Buying F-35 does not mean Turkey can use the planes wherever-whenever. The joint system of F-35s does not allow you to act independently but only together with the U.S.
Merve Seren adds that buying F-35 does not mean Turkey can use the planes wherever-whenever. The joint system of F-35s does not allow you to act independently but only together with the U.S. In other words, buying F-35s does not give property rights to Turkey – there are only 4 countries that have this right: Israel, South Korea, Japan, and Singapore. Seren specifically highlights that purchasing S-400s would not cause Turkey to leave NATO, but rather that both NATO and Turkey will benefit from this purchase. She also adds that the locations of deployment of S-400s is quite crucial in this process. Seren argues that it is important to highlight the fact that Turkey is not a threat to NATO or the West. In fact, Turkey is protecting NATO’s western borders in the hardest line of alliance and without Turkey’s strong stand, Europe would face greater threats.
Muhammad valid argues that the U.S. administration will sell F-35s to Turkey, but that if F-35s do not arrive to Turkey, then the latter could purchase SU-35 from Russia, which are more practical, cheap and one of the best air superiority planes in the market. In fact, he adds that F-35 is not an air superiority plane (like SU-35), but a multi-function plane.
If F-35s do not arrive to Turkey, then Turkey could purchase SU-35 from Russia, which are more practical, cheap and one of the best air superiority planes in the market.
Yusuf Erim argues that the U.S. sees the situation as damage to its reputation and does not want this product to be sold to Turkey. Erim states that according to Americans, the issue has become one of precedent, which allows for Russia to emerge as a competitor in the military industrial market. Therefore, they are forcing Turkey to cancel the deal. Erim argues that the U.S. administration describes the situation as Russia selling a ‘big ticket item’ to an important NATO ally for the first time in history.
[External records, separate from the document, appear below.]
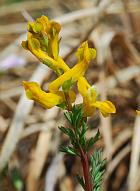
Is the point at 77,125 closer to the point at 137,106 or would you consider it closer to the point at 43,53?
the point at 43,53

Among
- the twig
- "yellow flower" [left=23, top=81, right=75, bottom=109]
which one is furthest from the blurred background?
"yellow flower" [left=23, top=81, right=75, bottom=109]

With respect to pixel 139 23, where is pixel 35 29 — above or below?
below

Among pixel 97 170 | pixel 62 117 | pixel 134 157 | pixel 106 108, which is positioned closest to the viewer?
pixel 106 108

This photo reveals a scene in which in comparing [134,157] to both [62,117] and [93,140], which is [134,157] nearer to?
[62,117]

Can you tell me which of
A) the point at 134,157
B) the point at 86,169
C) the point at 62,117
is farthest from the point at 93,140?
the point at 62,117

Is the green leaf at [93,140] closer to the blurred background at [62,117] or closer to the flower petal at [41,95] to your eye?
the flower petal at [41,95]

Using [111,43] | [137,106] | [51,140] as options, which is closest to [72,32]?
[111,43]

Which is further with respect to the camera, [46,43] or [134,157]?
[134,157]
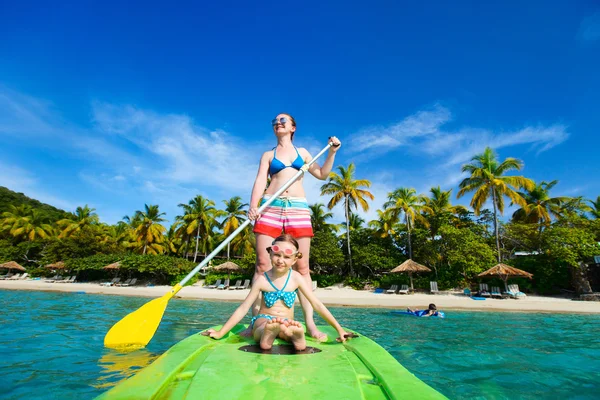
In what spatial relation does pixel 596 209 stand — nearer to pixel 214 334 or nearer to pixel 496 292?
pixel 496 292

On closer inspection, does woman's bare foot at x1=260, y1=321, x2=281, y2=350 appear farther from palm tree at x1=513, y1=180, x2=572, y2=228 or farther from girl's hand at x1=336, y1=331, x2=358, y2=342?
palm tree at x1=513, y1=180, x2=572, y2=228

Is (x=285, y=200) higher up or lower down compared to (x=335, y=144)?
lower down

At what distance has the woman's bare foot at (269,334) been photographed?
2.35 m

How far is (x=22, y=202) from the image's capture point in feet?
204

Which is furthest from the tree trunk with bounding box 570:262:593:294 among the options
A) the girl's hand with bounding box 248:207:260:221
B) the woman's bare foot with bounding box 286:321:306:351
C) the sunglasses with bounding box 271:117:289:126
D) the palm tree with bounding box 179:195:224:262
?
the palm tree with bounding box 179:195:224:262

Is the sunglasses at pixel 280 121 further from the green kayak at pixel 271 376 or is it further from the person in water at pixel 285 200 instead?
the green kayak at pixel 271 376

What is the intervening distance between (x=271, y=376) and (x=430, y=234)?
30457 mm

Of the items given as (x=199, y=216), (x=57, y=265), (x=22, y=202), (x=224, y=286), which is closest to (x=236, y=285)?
(x=224, y=286)

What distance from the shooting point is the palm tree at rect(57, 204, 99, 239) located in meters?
43.5

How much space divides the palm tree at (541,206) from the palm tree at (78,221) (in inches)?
2099

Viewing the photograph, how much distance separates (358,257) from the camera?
29109mm

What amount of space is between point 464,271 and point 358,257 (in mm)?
8835

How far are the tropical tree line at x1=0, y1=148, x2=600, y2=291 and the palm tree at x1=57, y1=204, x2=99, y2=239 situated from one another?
161 mm

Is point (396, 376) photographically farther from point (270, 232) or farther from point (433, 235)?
point (433, 235)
The S-400 crisis is just one of the many differences of opinion between Turkey and the U.S. Other areas of differences include the YPG/PKK existence in northern Syria, excessive U.S. support for Israel, and U.S. sanctions on Iran. Both sides are changing their policies according to their new position in the rapidly changing developments both in the region and the world. However, Turkey, which declares a strong defense system is vital for its national security – based on the developments in the region – seems to have the upper-hand in the wrestle, as opposed to the U.S., which is basically trying to keep an ally under control. The relationship between President Erdogan and Donald Trump may help find a solution to S-400 row. However, many uncertainties in the region may lead to new other crises between the two.